─── Working data ───

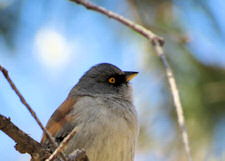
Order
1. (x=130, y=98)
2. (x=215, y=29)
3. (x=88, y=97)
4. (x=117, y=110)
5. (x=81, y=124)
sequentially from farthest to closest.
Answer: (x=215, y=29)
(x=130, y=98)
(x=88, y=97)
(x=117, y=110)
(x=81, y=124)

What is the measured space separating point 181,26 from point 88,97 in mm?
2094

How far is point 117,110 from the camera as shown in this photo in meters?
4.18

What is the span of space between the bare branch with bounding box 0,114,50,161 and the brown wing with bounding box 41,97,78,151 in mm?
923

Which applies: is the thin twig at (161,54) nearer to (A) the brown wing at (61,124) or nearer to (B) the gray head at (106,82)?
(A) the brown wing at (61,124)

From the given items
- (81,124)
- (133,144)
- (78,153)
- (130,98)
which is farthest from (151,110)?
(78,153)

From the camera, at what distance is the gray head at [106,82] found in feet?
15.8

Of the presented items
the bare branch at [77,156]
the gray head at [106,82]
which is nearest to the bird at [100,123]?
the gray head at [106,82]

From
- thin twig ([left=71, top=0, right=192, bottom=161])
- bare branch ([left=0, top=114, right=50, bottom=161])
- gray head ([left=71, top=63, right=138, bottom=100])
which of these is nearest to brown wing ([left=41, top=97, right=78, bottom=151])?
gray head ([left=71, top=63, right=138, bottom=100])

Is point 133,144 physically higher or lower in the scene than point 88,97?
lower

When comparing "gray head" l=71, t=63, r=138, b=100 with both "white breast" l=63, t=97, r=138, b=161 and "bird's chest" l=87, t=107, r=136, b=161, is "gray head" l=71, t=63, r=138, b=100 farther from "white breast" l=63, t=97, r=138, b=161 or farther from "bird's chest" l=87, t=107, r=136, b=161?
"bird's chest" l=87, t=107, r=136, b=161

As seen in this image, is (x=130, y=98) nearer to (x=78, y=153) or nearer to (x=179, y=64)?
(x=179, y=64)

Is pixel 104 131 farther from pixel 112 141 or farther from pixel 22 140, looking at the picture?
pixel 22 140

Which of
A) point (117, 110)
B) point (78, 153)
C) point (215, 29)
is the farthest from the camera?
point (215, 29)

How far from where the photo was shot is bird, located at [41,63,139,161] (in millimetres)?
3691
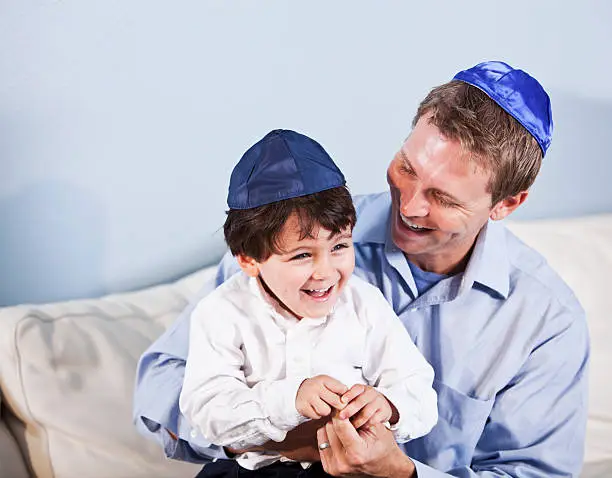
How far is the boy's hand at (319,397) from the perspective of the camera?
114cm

───

Requirements -> Convert every line of the items above into a JSON list of strings, one string per line, skipping blank lines and omitting the pictures.

The result ->
[
  "Order",
  "1. (x=130, y=98)",
  "2. (x=215, y=29)",
  "3. (x=88, y=97)",
  "4. (x=117, y=110)",
  "5. (x=81, y=124)",
  "sequentially from farthest to closest.",
  "Answer: (x=215, y=29)",
  "(x=130, y=98)",
  "(x=88, y=97)",
  "(x=117, y=110)",
  "(x=81, y=124)",
  "What is the measured space separating point 181,26 from point 88,97 in mm?",
  "2094",
  "How far is point 117,110 from the camera as shown in this photo in meters?",
  "4.18",
  "What is the span of space between the bare branch with bounding box 0,114,50,161 and the brown wing with bounding box 41,97,78,151 in mm?",
  "923",
  "Which applies: is the thin twig at (161,54) nearer to (A) the brown wing at (61,124) or nearer to (B) the gray head at (106,82)?",
  "(A) the brown wing at (61,124)",
  "From the given items",
  "- (81,124)",
  "- (133,144)",
  "- (78,153)",
  "- (130,98)",
  "which is farthest from (151,110)?",
  "(78,153)",
  "From the camera, at what distance is the gray head at [106,82] found in feet?",
  "15.8",
  "Of the presented items",
  "the bare branch at [77,156]",
  "the gray head at [106,82]",
  "which is nearest to the bird at [100,123]?",
  "the gray head at [106,82]",
  "From",
  "- thin twig ([left=71, top=0, right=192, bottom=161])",
  "- bare branch ([left=0, top=114, right=50, bottom=161])",
  "- gray head ([left=71, top=63, right=138, bottom=100])",
  "which of these is nearest to brown wing ([left=41, top=97, right=78, bottom=151])?",
  "gray head ([left=71, top=63, right=138, bottom=100])",
  "Is point 133,144 physically higher or lower in the scene than point 88,97?",
  "lower",
  "When comparing \"gray head\" l=71, t=63, r=138, b=100 with both \"white breast\" l=63, t=97, r=138, b=161 and \"bird's chest\" l=87, t=107, r=136, b=161, is \"gray head\" l=71, t=63, r=138, b=100 farther from \"white breast\" l=63, t=97, r=138, b=161 or farther from \"bird's chest\" l=87, t=107, r=136, b=161?",
  "\"bird's chest\" l=87, t=107, r=136, b=161",
  "As seen in this image, is (x=130, y=98) nearer to (x=78, y=153) or nearer to (x=179, y=64)?",
  "(x=179, y=64)",
  "Is pixel 104 131 farther from pixel 112 141 or farther from pixel 22 140, looking at the picture?",
  "pixel 22 140",
  "Which of",
  "A) point (117, 110)",
  "B) point (78, 153)",
  "C) point (215, 29)",
  "is the farthest from the camera?",
  "point (215, 29)",
  "How far from where the photo was shot is bird, located at [41,63,139,161] (in millimetres)?",
  "3691",
  "How far is the boy's hand at (319,397) from the perspective of the camera?",
  "114cm"
]